現如今絕不是表明心意的最佳時機,她想過後果,一旦戳破那層薄如紗的關係,對她來說,害大於利。
但看著林聞曉,她又不忍心逃避。
辛修臉上不在意,嘴上卻問道:“甚麼時候動的心。”
幼時兩人的關係可是勢如水火,一言不合便能打起來。
雖說後來關係緩和,但也不至於晉升到現在這個地步。
林聞曉搖頭,“不知道。”
日久生情,久到他記不清了。
兩人一問一答,問題逐漸劍走偏鋒。
林聞曉嘴角沒下來過,輪到他問了,他笑臉盈盈道:“我可以追你嗎。”
他知道,他清楚,辛修很優秀,能站在她身邊的男子必定是與她旗鼓相當的存在,他現在還沒有這個資格。
“可以。”辛修扯出一抹苦笑,“但我要走了。”
天色已晚,她站起身打算離開。
她也想過勸林聞曉別吊死在她這一棵樹上,可怎麼都說不出口。
林聞曉伸出手握住眼前人的手,兩人手心上的汗並不少,握在一起黏糊糊的,靈力流轉,汗水蒸發。
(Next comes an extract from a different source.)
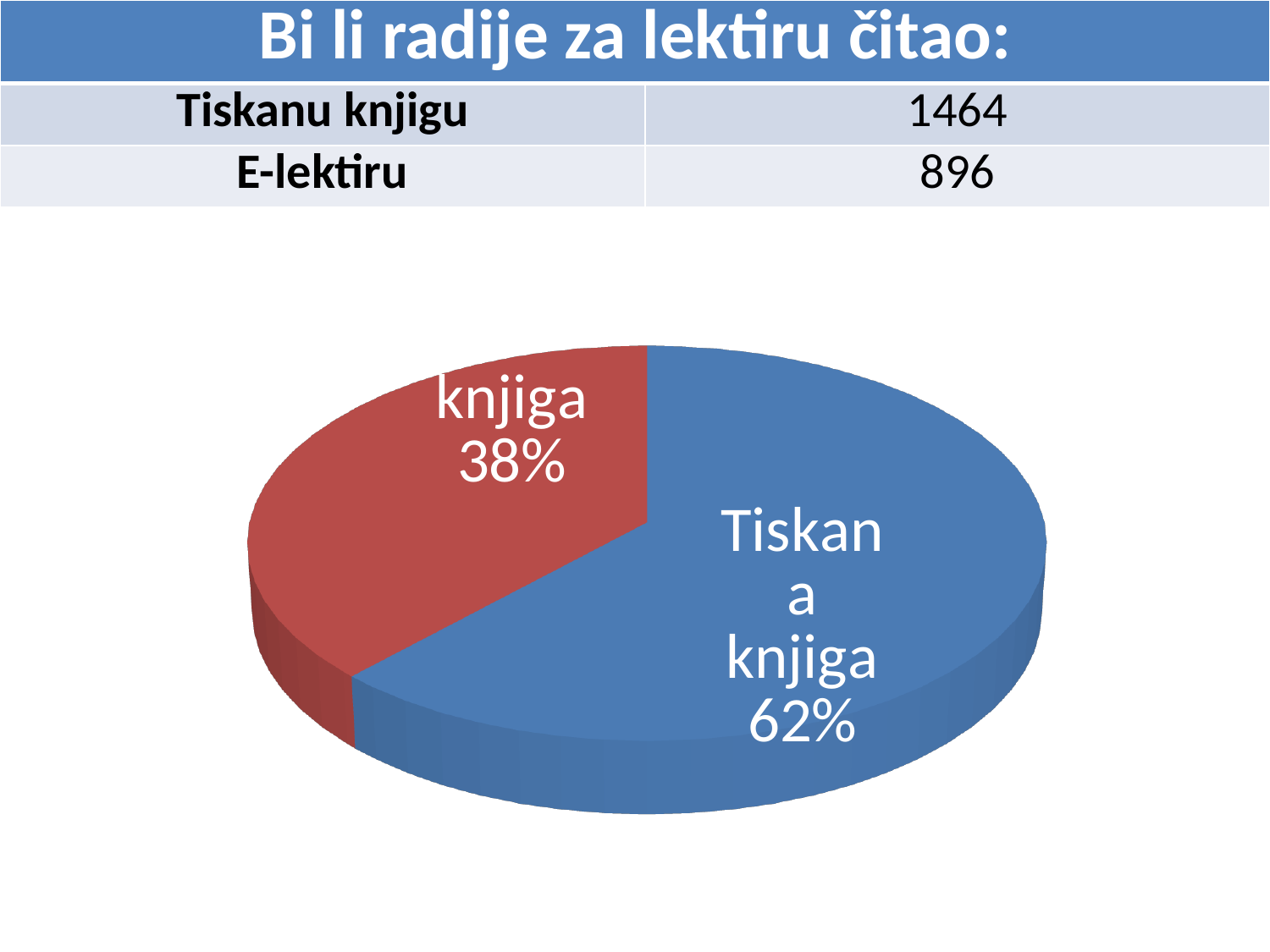
What share of the pie does the "Tiskana knjiga" slice represent? 62% Which is larger: the blue slice or the red slice of the pie chart? the blue slice What percentage is shown on the red slice of the pie chart? 38% Is the share of the "Tiskana knjiga" slice greater or less than 50%? greater Which slice of the pie chart is the largest? Tiskana knjiga How many slices does the pie chart have? 2 What kind of chart is shown on the slide? pie chart What is the difference in percentage points between the "Tiskana knjiga" slice and the red slice? 24 What is the title shown at the top of the slide above the chart? Bi li radije za lektiru čitao: What colour is the "Tiskana knjiga" slice in the pie chart? blue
他以為辛修又要不辭而別,委屈巴巴道:“甚麼時候離開。”
“倒時我會來找你。”辛修感受到林聞曉握手的力度又加重了。
林聞曉仰頭看著他仰慕的女子,小聲嘀咕:“別人追你,你能不能拒絕。”
他很貪心,他不想讓別的男人接近她。
他的眼中只有她。
回應他的是一個吻。
辛修附身吻了下去,另一隻手扣住林聞曉的後腦勺,鼻息交雜。
兩人誰也沒閉眼,瞳孔中倒映著彼此,心不約而同地漏了一拍。
直到林聞曉有些缺氧,辛修才放過他。
看著還在發懵的林聞曉,她眼含笑意,聲音蠱惑人心:“我會在未來等你,好好休息。”
若到那時,他喜歡的人不再是她,她也知足了。
辛修走後。
林聞曉似乎還在回味,他耳朵紅得快要滴血,寒風吹過,臉上燥熱未減。
幾個月的疲勞一掃而空。
他躺在床上,激動地無法入睡。
辛修也不例外,她躺在屋頂上,吹著冷風。
她不怪自己的魯莽,她怕這一舉動會給林聞曉帶來不便。
清晨,辛修料到會失眠,她毫不猶豫起床。
看著她疲憊的樣子,觀年嚇了一跳,“要不再去睡會兒?”
辛修洗了把臉,清醒不少,“不了,今日是複試,小七準備的怎麼樣了。”
觀年回答:“狀態不錯。”
聊了幾句,兩人各忙各的去了。
祠舊還處於昏迷狀態,辛修坐在一旁守著,一陣不安的情緒湧上心頭。
房內有陣法相助,她思索片刻,決定出門。
簡單收拾過後,辛修來到街道上。
迎面而來的是幾位衣著不凡的男子。